Quando surgiu a ideia de escrever o livro?
Tenho o desejo, um sonho mesmo, de escrever livros há muito tempo. Até quis escrever um nos anos 70, chamado ''A Banda dos Contentes''. Era uma história de ficção, mas não encontrei um final e desisti. Acabou virando o título de um disco (lançado em 1976). Passei esses anos todos procurando uma motivação, até que me toquei de uma coisa. Os músicos, em geral, quando se encontram, estão sempre contando ''causos'' da vida artística. Todo músico está sempre rindo, em grupo, lembrando dessas histórias. Então resolvei contar uns ''causos'' que aconteceram comigo também, com meus amigos.

Como foi o processo de escrita? Quanto tempo levou?
Dois anos e meio, mais um ano para fazer o fio condutor das histórias. Eu pensava no livro o dia inteiro. Sou assim normalmente, trabalho 24 horas por dia. Seja mentalmente, anotando ou gravando. No banheiro, na cama, acordava de noite com uma ideia na cabeça. Escrevia a mão, que é a única forma que acompanha a rapidez do meu raciocínio. Meu filho vinha uma vez por semana aqui em casa e digitava tudo.

Você se inspirou em algum livro semelhante?
Não, foi tudo da minha cabeça mesmo. E como não sou um leitor, não carreguei influência de ninguém. Fiz mais ou menos como faço na música, usei minha forma de narrar a coisas.

Houve algum tema que você não quis incluir no livro de jeito nenhum?
Não pensei nos momentos ruins. Também não entreguei nomes, porque isso não faz parte do meu caráter, nem as mulheres que eu comi. É um livro de boa fé, positivo, que nem eu sou.

Você autorizaria uma biografia sua?
Não acho legal biografia de um cara vivo. Vou ter prazer de ler a minha biografia quando eu morrer. (ri)

O que achou da proibição de ''Roberto Carlos em Detalhes''?
Não achei nada, porque eu não participei do processo. Também não li o livro. Não me meto nas coisas alheias. Se o Roberto proibiu, algum motivo ele teve.

Como nas suas músicas, o livro trata muito das mulheres. Você, que já escreveu tantas odes à figura feminina, vê algum tipo de desrespeito nas letras de funk, axé, sertanejo universitário e outros gêneros populares de hoje?

Machismo em música sempre existiu. O rock, inclusive, é machista para caramba. O samba também. Tudo é muito machista. Uma vez ou outra é que aparece uma ode à mulher. No funk, por exemplo, eu acho exagerado. Mas enquanto tiver uma mulher dançando funk, é porque elas gostam de ser chamadas de cachorras. Quando elas sumirem das pistas, os caras vão dizer: ''Pô, vamos falar bem delas então.

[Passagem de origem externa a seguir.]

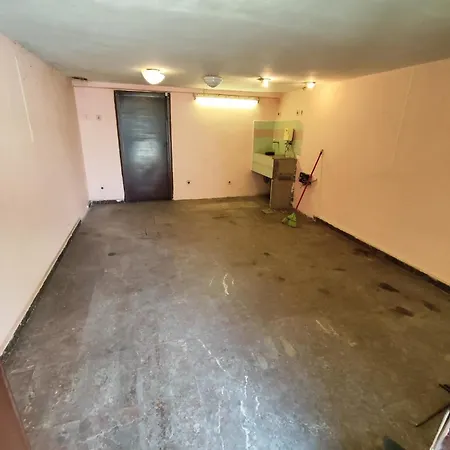 Downtown Gem With Free Private Garage Lägenhet *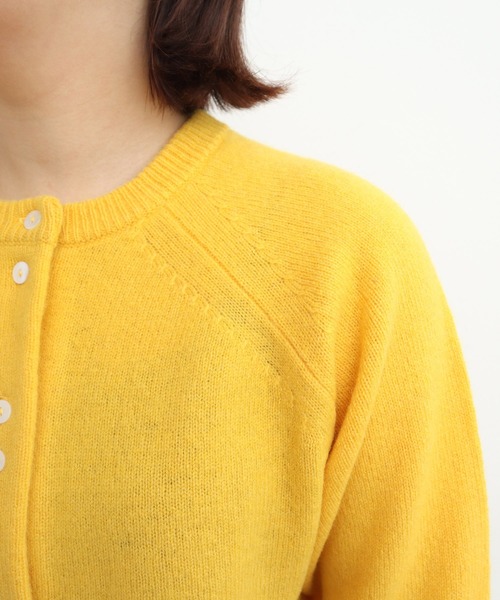 CHILD WOMAN（チャイルドウーマン）の「2/15ラムウール 2つ釦カーディガン（カーディガン/ボレロ・レディース・ブルー/アイボリー/ピンク/グリーン/レッド/イエロー/ネイビー・FREE）」の15枚目の写真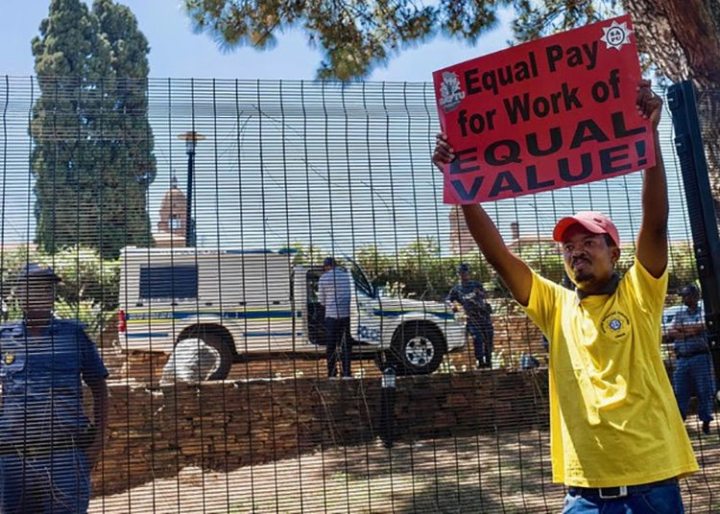 GroundUp: Police call centre workers march to Union Buildings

Quais são seus planos para 2010, quando você completa 50 anos de carreira?
Na minha vida as coisas vão acontecendo no momento certo. O livro, por exemplo, está saindo agora porque atrasou. Calhou de sair junto com o disco, não foi nada premeditado. Quantos aos 50 anos, não vou fazer nada. Quem quiser que faça para mim.